- **Given records**:
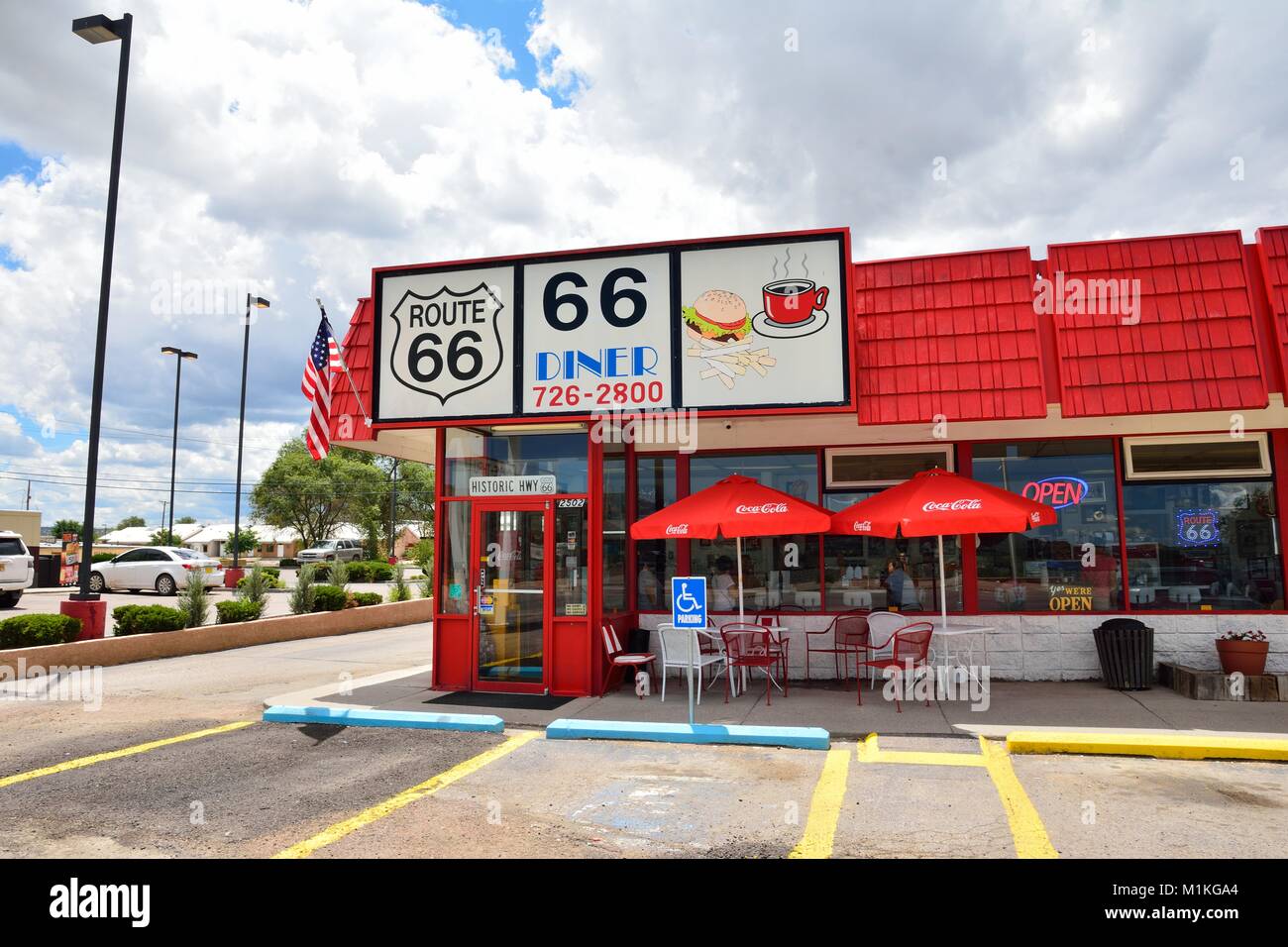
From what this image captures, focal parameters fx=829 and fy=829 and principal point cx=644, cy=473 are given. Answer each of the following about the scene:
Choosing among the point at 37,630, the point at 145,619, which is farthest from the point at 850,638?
the point at 145,619

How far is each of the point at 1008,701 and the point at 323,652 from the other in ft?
39.7

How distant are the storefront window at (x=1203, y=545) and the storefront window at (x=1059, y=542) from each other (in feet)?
1.00

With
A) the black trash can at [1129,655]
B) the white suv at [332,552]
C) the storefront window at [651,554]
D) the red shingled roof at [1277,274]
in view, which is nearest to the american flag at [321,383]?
the storefront window at [651,554]

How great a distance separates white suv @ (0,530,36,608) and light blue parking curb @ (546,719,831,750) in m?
19.3

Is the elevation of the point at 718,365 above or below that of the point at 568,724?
above

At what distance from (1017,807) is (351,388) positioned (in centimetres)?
930

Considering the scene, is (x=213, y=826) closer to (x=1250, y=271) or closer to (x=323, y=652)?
(x=323, y=652)

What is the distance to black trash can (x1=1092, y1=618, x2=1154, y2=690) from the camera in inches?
392

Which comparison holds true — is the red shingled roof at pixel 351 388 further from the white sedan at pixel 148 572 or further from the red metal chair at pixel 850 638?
the white sedan at pixel 148 572

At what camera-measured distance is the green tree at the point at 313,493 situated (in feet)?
210

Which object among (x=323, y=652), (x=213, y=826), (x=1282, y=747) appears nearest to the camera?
(x=213, y=826)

- **Exercise goal**: Give every line from the one containing "At what distance" through the end of the rows, both ends included, as a numbered list with blank lines left out.

- **Reply to the exercise**:
1. At what distance from (1017,807) is (351,388) positioned (in centimetres)?
2. 930
3. Considering the scene, is (x=213, y=826) closer to (x=1250, y=271) or closer to (x=323, y=652)?
4. (x=323, y=652)
5. What is the distance to black trash can (x1=1092, y1=618, x2=1154, y2=690) from the camera in inches?
6. 392
7. Which comparison holds true — is the red shingled roof at pixel 351 388 further from the white sedan at pixel 148 572 or further from the red metal chair at pixel 850 638?
8. the white sedan at pixel 148 572
9. At what camera-measured distance is the green tree at the point at 313,493 situated (in feet)?
10. 210
11. Which object among (x=323, y=652), (x=213, y=826), (x=1282, y=747) appears nearest to the camera?
12. (x=213, y=826)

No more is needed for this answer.